▸ Input
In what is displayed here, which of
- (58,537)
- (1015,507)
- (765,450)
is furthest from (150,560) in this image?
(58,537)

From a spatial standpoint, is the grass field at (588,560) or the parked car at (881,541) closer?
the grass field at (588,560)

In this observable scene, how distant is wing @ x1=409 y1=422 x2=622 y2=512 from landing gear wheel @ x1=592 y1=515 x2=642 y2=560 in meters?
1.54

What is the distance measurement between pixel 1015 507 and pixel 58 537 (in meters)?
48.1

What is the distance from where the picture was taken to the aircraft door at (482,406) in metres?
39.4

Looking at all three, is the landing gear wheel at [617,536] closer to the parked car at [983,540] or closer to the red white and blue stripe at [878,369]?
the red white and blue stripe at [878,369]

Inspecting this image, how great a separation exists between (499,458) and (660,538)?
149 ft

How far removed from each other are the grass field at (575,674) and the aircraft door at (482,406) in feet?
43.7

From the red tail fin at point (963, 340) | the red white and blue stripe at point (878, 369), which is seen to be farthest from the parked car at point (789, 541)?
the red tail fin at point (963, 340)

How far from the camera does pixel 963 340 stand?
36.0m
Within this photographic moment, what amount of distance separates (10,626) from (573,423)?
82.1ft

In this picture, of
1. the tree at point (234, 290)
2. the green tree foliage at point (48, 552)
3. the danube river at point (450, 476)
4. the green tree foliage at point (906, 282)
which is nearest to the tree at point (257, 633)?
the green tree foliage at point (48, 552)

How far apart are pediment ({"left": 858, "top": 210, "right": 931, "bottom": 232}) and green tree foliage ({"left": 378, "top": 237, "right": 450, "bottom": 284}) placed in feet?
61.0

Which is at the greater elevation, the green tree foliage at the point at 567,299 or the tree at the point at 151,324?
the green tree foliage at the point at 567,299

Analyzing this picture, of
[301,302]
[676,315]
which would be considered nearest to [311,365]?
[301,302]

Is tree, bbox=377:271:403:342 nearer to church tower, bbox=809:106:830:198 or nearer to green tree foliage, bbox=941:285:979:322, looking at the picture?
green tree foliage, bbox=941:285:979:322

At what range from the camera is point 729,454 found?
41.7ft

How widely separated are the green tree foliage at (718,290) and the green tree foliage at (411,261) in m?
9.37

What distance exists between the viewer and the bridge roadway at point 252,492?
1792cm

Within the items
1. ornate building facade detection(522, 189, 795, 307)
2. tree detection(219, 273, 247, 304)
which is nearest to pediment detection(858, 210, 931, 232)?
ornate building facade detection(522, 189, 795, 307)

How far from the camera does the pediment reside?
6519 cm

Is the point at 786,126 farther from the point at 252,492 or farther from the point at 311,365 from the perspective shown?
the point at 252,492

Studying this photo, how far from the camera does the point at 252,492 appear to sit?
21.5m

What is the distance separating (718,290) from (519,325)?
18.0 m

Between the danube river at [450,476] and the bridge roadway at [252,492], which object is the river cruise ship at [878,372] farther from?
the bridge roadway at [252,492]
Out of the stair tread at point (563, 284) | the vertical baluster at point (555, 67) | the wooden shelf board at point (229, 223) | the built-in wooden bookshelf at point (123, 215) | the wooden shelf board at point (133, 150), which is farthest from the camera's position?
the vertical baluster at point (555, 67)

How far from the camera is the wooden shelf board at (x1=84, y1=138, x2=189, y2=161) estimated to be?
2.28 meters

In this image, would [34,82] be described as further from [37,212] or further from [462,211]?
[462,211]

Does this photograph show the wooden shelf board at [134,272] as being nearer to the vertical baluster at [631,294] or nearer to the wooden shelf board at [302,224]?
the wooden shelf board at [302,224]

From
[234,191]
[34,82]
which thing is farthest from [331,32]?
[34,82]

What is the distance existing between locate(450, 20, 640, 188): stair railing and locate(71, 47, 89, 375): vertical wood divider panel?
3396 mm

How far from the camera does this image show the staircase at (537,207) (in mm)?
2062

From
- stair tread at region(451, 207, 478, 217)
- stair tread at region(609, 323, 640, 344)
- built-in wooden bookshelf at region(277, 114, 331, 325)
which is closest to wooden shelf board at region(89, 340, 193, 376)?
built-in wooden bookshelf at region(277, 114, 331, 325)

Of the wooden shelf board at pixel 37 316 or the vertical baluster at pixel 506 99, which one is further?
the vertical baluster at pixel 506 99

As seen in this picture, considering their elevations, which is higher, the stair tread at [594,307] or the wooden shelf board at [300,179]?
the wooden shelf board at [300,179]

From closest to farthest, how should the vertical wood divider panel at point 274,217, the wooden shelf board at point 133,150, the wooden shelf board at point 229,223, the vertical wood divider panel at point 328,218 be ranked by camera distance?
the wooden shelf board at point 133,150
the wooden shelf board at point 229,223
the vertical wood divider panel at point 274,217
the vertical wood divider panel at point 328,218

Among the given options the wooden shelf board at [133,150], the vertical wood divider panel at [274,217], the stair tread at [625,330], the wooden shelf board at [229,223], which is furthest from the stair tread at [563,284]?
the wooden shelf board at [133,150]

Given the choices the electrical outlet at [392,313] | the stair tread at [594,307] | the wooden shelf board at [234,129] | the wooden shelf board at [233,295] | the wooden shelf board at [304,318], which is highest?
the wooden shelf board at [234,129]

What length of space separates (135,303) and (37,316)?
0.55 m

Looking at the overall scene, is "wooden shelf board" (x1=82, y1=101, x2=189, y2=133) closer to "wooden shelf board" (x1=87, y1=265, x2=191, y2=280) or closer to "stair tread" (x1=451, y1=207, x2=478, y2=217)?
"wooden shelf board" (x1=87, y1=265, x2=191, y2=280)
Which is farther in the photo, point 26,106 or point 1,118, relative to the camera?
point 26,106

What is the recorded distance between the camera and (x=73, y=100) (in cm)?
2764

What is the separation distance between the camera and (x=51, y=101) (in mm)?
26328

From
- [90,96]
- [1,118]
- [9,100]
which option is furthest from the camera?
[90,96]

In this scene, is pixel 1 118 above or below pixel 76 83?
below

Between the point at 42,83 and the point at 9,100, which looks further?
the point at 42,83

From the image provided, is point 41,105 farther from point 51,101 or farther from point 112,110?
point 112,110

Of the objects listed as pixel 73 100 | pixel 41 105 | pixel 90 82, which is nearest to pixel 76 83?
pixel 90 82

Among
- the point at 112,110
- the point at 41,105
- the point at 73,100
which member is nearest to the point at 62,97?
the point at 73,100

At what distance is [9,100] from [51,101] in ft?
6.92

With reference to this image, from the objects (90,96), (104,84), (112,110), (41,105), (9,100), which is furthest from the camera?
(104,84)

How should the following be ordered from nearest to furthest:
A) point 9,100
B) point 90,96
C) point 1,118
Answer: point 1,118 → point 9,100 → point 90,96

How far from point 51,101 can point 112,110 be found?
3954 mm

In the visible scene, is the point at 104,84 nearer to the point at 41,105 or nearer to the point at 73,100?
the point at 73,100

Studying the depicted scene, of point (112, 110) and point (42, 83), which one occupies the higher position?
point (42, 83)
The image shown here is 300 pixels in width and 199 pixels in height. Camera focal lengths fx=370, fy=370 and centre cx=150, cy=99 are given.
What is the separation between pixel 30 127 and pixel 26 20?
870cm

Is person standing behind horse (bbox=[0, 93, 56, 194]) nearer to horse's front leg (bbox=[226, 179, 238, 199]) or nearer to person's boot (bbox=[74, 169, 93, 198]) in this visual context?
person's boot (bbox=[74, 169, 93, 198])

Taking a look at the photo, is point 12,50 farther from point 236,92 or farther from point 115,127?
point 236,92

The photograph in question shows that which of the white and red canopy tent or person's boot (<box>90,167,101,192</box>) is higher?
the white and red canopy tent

---

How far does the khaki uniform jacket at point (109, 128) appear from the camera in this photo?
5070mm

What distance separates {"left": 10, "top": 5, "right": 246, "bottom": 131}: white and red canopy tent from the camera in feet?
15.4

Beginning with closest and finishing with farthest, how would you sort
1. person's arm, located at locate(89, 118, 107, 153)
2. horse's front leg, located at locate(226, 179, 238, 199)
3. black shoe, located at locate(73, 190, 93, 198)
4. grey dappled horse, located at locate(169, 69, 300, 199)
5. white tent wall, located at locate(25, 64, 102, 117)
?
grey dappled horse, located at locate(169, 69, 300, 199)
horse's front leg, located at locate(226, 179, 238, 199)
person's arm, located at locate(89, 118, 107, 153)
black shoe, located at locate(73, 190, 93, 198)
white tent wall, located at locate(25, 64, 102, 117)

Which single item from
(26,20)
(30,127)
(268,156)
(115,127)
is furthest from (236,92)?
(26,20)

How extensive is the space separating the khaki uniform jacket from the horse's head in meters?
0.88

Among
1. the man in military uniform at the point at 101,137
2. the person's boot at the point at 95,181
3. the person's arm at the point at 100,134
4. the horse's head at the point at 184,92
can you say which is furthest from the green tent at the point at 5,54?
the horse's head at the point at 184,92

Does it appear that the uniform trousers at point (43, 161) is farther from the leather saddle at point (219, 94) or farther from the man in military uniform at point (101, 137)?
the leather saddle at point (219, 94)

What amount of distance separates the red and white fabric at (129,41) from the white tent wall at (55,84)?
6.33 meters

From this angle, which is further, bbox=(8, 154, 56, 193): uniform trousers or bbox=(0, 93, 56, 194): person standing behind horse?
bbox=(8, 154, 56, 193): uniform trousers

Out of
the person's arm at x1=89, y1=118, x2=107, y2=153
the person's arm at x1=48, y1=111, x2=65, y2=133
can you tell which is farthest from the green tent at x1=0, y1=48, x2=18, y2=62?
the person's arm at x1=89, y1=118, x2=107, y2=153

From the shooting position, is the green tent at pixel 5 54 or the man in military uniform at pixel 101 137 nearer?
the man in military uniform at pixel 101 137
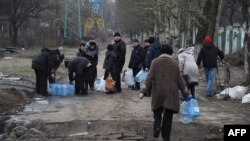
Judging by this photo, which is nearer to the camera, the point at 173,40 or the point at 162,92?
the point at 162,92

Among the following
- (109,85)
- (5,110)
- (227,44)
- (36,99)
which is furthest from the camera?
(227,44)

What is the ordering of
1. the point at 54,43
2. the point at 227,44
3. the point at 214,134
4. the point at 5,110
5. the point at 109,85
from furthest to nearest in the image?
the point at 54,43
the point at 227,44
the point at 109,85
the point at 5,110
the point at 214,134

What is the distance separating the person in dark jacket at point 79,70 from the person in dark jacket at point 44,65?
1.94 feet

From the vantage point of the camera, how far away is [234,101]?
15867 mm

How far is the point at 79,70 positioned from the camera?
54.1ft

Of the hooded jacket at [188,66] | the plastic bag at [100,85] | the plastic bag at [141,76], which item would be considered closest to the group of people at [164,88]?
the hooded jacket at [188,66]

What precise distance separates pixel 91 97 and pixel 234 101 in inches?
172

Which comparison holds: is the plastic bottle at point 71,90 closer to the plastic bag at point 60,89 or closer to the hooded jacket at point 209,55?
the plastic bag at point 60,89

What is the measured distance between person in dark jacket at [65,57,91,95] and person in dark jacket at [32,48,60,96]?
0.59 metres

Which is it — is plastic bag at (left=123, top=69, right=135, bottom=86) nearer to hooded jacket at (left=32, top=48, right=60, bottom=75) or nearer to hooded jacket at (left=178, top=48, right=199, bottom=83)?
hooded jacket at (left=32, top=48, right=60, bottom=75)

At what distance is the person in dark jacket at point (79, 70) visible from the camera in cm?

==

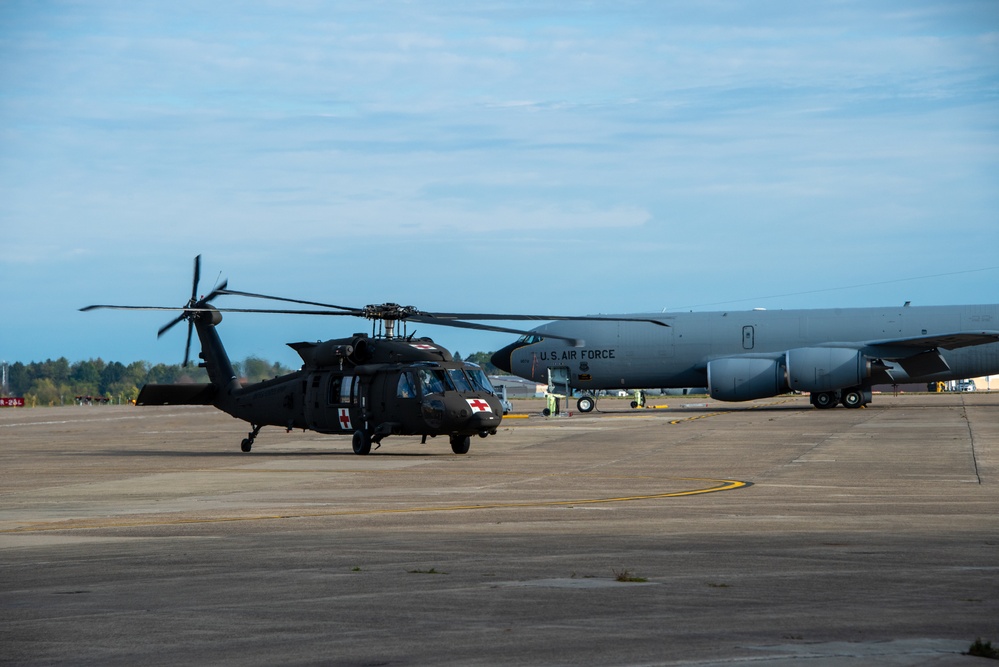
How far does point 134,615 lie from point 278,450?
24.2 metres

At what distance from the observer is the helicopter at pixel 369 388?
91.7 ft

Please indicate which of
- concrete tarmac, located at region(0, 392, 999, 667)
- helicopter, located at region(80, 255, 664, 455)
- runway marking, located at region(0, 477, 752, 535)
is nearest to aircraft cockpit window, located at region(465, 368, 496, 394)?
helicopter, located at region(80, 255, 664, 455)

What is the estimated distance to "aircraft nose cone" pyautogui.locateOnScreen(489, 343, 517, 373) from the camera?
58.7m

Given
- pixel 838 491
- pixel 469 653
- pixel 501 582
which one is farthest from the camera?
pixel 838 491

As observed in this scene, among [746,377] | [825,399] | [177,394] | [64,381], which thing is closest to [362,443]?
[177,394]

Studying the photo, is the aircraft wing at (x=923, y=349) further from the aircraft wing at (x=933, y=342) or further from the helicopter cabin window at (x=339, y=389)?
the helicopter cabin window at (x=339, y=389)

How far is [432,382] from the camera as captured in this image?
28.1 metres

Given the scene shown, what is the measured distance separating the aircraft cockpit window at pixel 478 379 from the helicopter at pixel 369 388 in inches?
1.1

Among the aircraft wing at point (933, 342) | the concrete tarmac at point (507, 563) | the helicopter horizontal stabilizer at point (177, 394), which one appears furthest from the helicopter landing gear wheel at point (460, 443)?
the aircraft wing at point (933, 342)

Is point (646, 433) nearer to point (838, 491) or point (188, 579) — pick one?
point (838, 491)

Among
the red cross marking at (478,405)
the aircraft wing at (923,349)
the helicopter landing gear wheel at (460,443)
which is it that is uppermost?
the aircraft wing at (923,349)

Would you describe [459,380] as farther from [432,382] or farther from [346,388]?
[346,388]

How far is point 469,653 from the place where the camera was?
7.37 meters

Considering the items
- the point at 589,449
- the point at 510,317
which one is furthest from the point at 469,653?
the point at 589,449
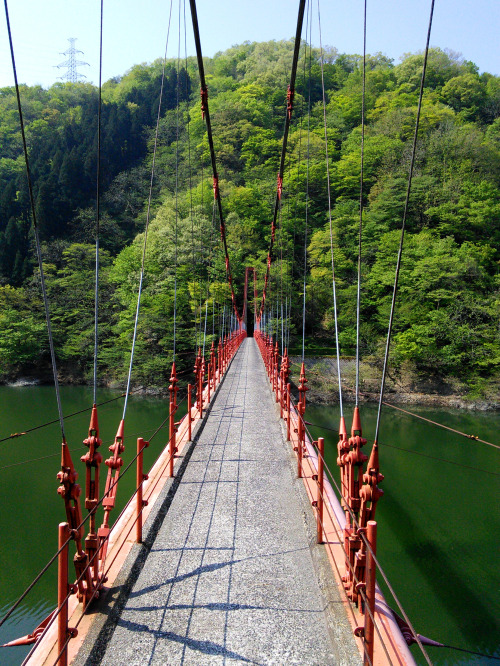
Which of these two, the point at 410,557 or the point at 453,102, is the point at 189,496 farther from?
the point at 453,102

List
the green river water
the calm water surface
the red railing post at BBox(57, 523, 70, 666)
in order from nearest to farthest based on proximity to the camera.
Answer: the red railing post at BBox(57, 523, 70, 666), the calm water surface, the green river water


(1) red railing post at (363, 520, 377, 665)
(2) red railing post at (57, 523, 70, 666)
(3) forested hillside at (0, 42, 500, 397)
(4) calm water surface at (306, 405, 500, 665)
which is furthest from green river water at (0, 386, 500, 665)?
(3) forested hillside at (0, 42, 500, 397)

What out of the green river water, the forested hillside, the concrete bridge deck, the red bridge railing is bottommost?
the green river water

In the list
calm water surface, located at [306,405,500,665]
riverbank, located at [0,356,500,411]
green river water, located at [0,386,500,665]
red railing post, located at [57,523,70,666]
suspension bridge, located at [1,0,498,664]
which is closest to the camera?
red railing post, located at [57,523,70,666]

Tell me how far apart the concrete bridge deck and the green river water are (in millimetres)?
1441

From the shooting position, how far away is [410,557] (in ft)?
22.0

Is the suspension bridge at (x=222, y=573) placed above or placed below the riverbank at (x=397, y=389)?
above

▸ Task requirements
Select every line in the rows above that contains the word "building".

▸ Worked solution
1. ornate building facade detection(522, 189, 795, 307)
ornate building facade detection(522, 189, 795, 307)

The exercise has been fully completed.